Apoyé el pie sobre el acelerador. ¡Treinta millas por hora! ¡Cuarenta! ¡Cincuenta! Nunca había ido tan rápido… Mi corazón se puso a palpitar como el de un niño que se divierte ascendiendo cada vez más alto en un columpio. Pero ésa era una velocidad ridícula para Dalibor, que, empujando su pie contra el mío, ¡hundió el pedal casi a fondo! ¡En un instante pasamos de cincuenta a ochenta, y luego a cien millas por hora!

– ¡Cuanto más rápido conduzca, más seguro estará! -gritó Dalibor mientras el motor roncaba-. Cuanto más rápido rueda, más se concentran sus nervios y más reactivo está… ¡Ése es el secreto! ¡El secreto para todo, por otra parte! ¡Hay que ir rápido en todas las cosas, Tewp! ¡Vivir rápido en todo!

«¡Vivir rápido en todo!», insistía Dalibor. «¡No dudar!», me había dicho madame de Réault. En el fondo, esas personas tan diferentes practicaban una misma filosofía. El rumano apartó su pierna, dejándome toda la responsabilidad de la conducción. Yo no frené, sino que mantuve esa marcha e incluso la aumenté, encontrando de pronto una nueva confianza en mí mismo en el descubrimiento de la velocidad. Me puse a reír, embriagado, seducido.

– Creo que tiene razón, sir… ¡Es más fácil cuando se va rápido!

Dalibor Galjero no había querido que le cediera el volante al entrar en la ciudad.

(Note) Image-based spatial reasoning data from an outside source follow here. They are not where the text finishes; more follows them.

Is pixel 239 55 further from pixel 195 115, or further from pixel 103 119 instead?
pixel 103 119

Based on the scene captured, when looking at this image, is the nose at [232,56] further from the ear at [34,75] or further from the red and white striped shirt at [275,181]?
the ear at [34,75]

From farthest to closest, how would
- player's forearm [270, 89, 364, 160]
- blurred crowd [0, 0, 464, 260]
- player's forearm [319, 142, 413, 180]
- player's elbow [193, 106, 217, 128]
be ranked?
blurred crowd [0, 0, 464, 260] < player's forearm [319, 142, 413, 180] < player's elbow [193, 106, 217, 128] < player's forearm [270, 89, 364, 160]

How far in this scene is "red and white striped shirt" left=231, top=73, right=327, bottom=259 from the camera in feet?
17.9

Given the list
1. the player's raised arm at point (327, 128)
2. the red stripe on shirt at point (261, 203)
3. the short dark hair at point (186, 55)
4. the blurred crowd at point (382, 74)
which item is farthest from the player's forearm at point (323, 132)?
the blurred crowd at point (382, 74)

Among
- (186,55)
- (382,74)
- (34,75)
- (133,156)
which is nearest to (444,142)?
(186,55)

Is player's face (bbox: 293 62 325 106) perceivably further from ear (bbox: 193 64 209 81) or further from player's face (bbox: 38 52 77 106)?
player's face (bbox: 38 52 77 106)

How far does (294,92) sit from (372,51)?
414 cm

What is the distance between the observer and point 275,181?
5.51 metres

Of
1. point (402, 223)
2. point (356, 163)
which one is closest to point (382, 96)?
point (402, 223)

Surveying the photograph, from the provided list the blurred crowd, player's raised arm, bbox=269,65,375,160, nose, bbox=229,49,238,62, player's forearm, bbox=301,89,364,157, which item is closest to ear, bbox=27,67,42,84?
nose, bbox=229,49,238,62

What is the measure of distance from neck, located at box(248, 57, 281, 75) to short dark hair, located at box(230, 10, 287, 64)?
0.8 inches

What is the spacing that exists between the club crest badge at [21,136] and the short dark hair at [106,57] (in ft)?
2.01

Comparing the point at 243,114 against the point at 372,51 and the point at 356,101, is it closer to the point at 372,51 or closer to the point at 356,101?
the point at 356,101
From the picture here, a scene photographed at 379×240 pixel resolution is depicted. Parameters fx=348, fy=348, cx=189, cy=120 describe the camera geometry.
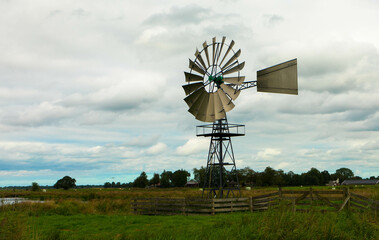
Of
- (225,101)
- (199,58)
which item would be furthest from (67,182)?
(225,101)

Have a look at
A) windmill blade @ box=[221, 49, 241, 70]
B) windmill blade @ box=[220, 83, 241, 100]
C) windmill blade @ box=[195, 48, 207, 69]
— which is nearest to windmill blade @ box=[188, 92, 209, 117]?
windmill blade @ box=[220, 83, 241, 100]

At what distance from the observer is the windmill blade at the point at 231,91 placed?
2616cm

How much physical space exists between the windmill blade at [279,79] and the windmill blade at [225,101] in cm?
241

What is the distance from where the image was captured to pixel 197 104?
88.9ft

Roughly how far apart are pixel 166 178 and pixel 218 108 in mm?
106092

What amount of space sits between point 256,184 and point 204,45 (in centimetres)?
9237

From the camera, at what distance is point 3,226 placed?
794 cm

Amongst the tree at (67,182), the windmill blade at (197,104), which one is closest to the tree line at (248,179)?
the tree at (67,182)

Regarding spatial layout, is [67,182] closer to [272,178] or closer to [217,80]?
[272,178]

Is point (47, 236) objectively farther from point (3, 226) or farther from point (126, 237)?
point (3, 226)

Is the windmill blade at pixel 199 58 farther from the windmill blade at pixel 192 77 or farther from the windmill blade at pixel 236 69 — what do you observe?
the windmill blade at pixel 236 69

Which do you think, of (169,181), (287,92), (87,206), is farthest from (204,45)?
(169,181)

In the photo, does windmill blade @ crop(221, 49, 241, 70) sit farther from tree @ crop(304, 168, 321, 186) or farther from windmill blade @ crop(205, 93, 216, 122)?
tree @ crop(304, 168, 321, 186)

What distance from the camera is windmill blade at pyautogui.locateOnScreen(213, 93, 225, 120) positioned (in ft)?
86.7
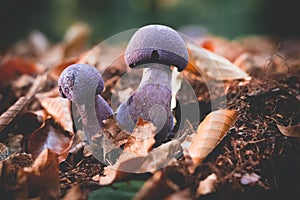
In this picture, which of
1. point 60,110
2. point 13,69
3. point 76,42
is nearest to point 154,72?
point 60,110

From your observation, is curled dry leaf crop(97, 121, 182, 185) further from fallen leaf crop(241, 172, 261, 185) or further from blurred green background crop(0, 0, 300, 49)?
blurred green background crop(0, 0, 300, 49)

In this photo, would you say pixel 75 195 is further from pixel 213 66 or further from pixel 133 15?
pixel 133 15

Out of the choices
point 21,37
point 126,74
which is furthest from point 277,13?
point 126,74

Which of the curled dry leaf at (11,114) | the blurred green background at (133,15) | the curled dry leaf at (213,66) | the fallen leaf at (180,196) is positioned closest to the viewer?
the fallen leaf at (180,196)

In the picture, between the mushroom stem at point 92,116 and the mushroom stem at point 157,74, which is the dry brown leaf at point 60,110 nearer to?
the mushroom stem at point 92,116

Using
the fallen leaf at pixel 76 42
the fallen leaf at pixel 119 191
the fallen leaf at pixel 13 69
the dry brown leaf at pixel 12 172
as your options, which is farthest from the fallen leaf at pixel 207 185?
the fallen leaf at pixel 76 42
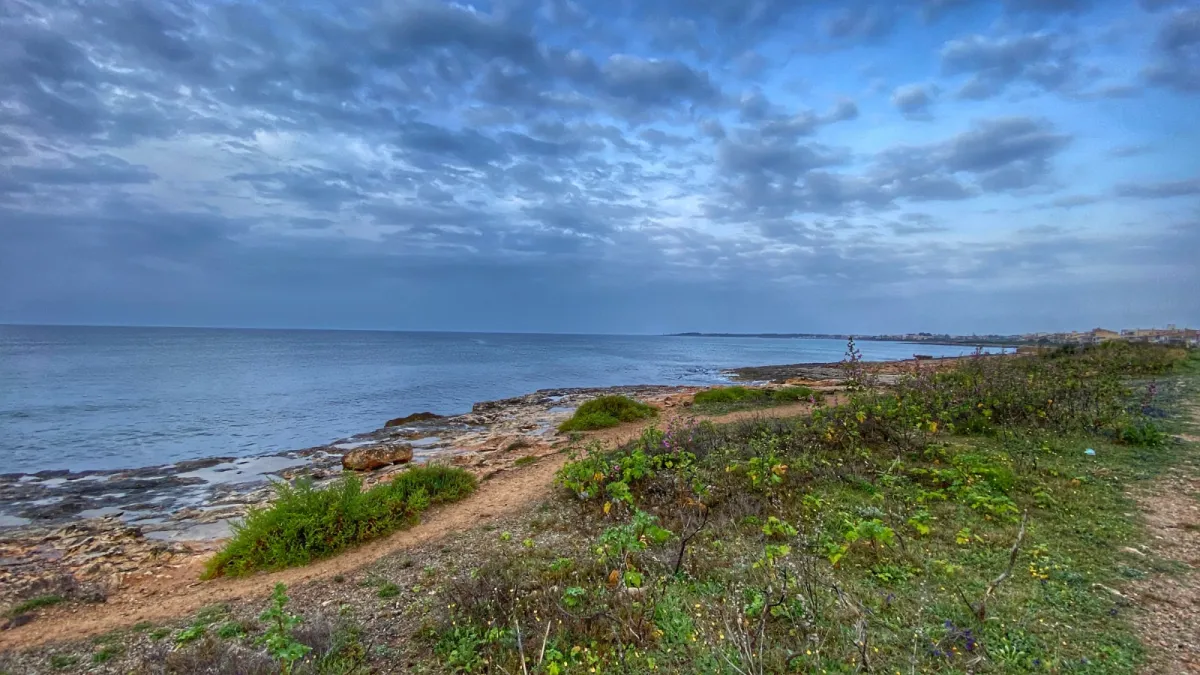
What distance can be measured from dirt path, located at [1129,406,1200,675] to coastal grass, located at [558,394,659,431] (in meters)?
13.7

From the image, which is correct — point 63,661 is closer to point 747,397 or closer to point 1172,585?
point 1172,585

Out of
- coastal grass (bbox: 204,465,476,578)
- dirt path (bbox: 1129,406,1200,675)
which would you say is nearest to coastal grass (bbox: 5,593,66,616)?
coastal grass (bbox: 204,465,476,578)

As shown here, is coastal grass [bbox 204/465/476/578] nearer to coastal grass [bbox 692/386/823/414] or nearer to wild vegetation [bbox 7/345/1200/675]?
wild vegetation [bbox 7/345/1200/675]

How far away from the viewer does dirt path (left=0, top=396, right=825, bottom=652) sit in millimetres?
6027

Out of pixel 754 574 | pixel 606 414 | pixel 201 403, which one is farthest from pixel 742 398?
pixel 201 403

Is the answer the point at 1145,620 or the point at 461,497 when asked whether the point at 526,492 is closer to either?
the point at 461,497

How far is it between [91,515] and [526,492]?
33.7ft

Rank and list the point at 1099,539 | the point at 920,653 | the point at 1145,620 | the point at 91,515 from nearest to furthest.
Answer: the point at 920,653
the point at 1145,620
the point at 1099,539
the point at 91,515

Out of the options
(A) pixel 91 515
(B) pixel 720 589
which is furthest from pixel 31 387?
(B) pixel 720 589

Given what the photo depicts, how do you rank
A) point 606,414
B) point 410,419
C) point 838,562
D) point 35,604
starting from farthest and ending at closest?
point 410,419, point 606,414, point 35,604, point 838,562

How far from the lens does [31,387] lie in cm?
3281

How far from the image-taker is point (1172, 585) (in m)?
4.73

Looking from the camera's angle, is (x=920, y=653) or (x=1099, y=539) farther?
(x=1099, y=539)

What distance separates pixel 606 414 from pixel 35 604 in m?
14.8
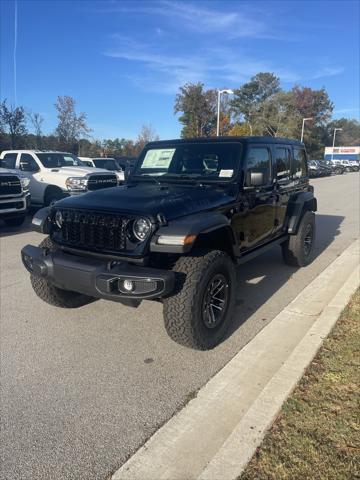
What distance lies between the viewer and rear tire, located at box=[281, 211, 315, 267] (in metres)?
5.70


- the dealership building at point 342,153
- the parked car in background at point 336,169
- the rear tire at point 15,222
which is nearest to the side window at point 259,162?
the rear tire at point 15,222

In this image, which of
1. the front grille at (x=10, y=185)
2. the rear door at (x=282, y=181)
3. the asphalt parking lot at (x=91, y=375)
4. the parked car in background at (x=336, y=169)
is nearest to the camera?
the asphalt parking lot at (x=91, y=375)

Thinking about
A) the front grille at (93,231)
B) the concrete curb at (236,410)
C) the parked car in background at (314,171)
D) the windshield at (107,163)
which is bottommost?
the concrete curb at (236,410)

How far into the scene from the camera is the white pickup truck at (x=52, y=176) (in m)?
10.2

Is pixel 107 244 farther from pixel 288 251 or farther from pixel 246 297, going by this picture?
pixel 288 251

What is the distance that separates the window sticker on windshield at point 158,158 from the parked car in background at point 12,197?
452cm

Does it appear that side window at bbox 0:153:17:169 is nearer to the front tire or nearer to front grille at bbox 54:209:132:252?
front grille at bbox 54:209:132:252

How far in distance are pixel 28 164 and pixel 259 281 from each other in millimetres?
8369

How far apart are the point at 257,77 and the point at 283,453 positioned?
274ft

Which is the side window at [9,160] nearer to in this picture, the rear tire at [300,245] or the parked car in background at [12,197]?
the parked car in background at [12,197]

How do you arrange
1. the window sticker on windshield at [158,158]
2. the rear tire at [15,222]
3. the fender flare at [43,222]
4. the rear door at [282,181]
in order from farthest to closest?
the rear tire at [15,222] → the rear door at [282,181] → the window sticker on windshield at [158,158] → the fender flare at [43,222]

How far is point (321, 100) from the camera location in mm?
73250

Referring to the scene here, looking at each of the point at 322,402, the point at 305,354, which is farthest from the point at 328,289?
the point at 322,402

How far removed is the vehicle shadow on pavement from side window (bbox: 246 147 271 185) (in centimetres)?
140
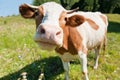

Volvimos al atardecer, cuando el sol caía al otro lado del mundo y los sirvientes ya encendían las antorchas plantadas sobre las vastas extensiones de césped de la propiedad. Los pavos reales gritaron y alzaron el vuelo cuando pasé cerca del estanque, donde aprovechaban la refrescante sombra para chapotear. Después de una cena sin nada digno de reseñar y que repitió sin variantes el juego de las mesas separadas, Wallis Simpson y los Galjero volvieron a sus habitaciones como escolares bien educados, de modo que a medianoche, tal como me habían ordenado, me encontraba esperando en la acera, caminando arriba y abajo ante los horripilantes medallones. La espera no se dilató mucho, sin embargo, porque un coche del alto cuartel general dobló por Shapur Street y se detuvo a mi altura. Tras bajar el vidrio, Hardens en persona me invitó a subir a su lado. Intrigado por saber qué podía significar esta nueva extravagancia, me instalé sin decir palabra en el vehículo, que tomó a gran velocidad la dirección del centro. La tez del coronel, habitualmente rosada, sanguínea, estaba ahora pálida. Sus rasgos, tensos como si padeciera una enfermedad grave, reflejaban angustia, y su silencio era tan profundo que no me atreví a preguntarle por nuestro destino. Una pregunta vana en todo caso, ya que ahora se me hacía del todo evidente que Hardens estaba involucrado en este asunto como un simple chico de los recados al que una mano anónima había confiado la misión de ocuparse de mí. Participando en su jueguecito de los misterios -un juego al que había empezado a acostumbrarme en las tres semanas que hacía que me habían separado de mis funciones jurídicas para destinarme a actuar sobre el terreno-, respeté tan bien el mutismo de mi superior que éste acabó por sentirse incómodo. Fue él quien rompió el silencio.